Your tasks ▸
(a) According to the post on associate contracts, when should the value of an ownership option be evaluated?
(b) Carry on the post on associate contracts from its last sentence.

Extract provided section start

Friday, August 28, 2009

The Once and Future Contract

I recently saw an article on the front page of a weekly legal publication with a photograph of two law school classmates of mine. They met and married while we were in law school and are in practice together. In the photograph, between them, was their daughter who is working at their firm while she prepares to sit for the Bar Examination. While it certainly was a visible reminder of how old my classmates have become, I knew that their daughter would have access to two experienced attorneys if she needed advice about her first proferred position as an associate attorney.

I thought about this last week when speaking to a group of Residents, in part, about things they should consider and legal advice they should seek when considering their first contract positions as Associates. Because they will be anxious, in this economy, to obtain that first post-graduate job, it is even more important that they obtain competent legal and accounting advice. Not all offers will be accompanied with the option of becoming a Shareholder or Member (if a PLLC) within a, hopefully specified, time period. But many will. There are a number of things that the candidate must consider when evaluating such a position. Does the contract contain an appropriate and not burdensome non-compete provision? Is the ownership option specified in the contract as to time, amount or percentage of ownership, time period for consideration and acceptance of the option?

The time to evaluate these and many other issues is not two or three years in the future. The time to evaluate the value of such an option, with professional assistance from an attorney and qualified CPA, is before signing the initial employment contract.

Extract provided section end
Data for analysis section start

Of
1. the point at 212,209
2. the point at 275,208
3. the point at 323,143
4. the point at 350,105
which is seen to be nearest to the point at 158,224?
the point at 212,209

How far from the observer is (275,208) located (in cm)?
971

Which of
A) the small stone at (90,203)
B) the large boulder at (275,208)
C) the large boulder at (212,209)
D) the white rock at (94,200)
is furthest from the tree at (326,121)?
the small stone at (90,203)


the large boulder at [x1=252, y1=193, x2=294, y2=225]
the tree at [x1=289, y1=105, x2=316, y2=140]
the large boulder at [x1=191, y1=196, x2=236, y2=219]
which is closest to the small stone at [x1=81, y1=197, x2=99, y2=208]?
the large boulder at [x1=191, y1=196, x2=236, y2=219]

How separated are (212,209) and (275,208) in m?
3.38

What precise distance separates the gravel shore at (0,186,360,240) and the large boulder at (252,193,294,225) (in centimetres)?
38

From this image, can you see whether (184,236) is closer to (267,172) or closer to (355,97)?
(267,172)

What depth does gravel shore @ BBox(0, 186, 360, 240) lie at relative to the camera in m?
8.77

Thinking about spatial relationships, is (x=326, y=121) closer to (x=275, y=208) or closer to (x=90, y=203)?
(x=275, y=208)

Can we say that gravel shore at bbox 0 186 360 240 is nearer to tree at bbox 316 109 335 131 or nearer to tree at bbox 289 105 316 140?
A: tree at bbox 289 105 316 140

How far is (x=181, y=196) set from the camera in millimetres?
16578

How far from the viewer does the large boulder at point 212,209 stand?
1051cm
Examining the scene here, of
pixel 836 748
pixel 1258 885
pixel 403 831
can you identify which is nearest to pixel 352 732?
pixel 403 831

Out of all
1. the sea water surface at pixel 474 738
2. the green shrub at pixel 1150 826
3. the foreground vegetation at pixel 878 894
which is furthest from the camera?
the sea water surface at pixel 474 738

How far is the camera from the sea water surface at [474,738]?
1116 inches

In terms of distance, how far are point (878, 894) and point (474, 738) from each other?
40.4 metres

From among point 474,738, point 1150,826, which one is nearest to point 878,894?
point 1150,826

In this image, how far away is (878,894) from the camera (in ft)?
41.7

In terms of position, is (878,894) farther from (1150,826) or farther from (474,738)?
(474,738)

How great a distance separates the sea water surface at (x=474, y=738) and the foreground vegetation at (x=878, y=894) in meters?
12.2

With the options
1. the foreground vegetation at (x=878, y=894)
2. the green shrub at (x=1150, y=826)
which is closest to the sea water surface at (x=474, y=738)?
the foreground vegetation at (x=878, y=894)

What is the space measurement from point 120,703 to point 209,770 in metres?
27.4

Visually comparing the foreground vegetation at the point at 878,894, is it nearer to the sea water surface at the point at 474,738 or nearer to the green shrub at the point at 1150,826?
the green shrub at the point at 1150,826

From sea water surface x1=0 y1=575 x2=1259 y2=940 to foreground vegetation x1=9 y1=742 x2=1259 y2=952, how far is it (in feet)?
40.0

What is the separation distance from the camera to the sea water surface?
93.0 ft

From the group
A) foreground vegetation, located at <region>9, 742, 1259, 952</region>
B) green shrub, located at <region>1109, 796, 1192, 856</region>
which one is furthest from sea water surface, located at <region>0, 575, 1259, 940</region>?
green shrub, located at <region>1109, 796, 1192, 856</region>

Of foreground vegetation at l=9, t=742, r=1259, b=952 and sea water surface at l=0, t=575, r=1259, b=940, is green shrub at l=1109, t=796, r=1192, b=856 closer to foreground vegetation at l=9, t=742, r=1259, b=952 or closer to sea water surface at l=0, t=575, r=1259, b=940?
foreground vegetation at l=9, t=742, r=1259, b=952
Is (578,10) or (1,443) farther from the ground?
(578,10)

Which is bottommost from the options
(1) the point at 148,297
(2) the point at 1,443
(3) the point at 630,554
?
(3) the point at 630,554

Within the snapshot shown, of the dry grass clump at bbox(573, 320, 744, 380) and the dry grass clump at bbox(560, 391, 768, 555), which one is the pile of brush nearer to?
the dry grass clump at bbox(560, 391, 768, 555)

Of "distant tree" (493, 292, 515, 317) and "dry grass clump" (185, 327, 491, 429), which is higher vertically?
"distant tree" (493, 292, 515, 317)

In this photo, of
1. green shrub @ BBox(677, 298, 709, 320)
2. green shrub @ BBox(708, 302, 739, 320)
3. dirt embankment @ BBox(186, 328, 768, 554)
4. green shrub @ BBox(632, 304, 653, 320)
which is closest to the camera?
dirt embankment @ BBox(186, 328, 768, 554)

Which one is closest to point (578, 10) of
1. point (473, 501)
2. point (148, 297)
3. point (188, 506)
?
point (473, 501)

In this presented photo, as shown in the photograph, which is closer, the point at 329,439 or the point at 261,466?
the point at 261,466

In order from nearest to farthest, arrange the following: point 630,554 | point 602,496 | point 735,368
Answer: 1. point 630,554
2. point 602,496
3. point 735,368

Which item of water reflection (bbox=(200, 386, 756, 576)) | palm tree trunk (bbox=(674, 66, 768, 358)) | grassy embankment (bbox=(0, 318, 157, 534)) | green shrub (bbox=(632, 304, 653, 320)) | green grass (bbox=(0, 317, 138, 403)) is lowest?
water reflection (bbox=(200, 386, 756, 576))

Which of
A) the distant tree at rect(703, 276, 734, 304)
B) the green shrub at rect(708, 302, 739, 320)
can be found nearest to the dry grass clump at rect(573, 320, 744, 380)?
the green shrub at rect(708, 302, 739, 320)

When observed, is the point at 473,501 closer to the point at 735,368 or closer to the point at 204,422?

Data for analysis section end

Written responses ▸
(a) Before signing the initial employment contract.

(b)
For instance, it can be self-defeating if a proper financial valuation of the practice or the percentage of ownership interest available is not determined until the Associate has worked at the practice for two or three years and only then learns that the ownership "deal" being offered is just not a good deal. If the practice is unwilling to allow the potential Associate, or his advisors, to review the financial information of the practice and its Shareholder or Operating Agreement, professional advisors can discuss this with the candidate so that she or he can make an informed and reasoned decision whether to pursue other opportunities. If the Associate is merely looking for "a job" for a couple of years before striking out on her or his own, are the non-compete and confidentiality provisions in the contract too prohibitive or confining. Remember that most non-compete provisions commence when the employed professional leaves the practice and typically last for two or three years.

Before you sign that first contract which may have consequences in the future, obtain qualified professional advice as to what those consequences might be.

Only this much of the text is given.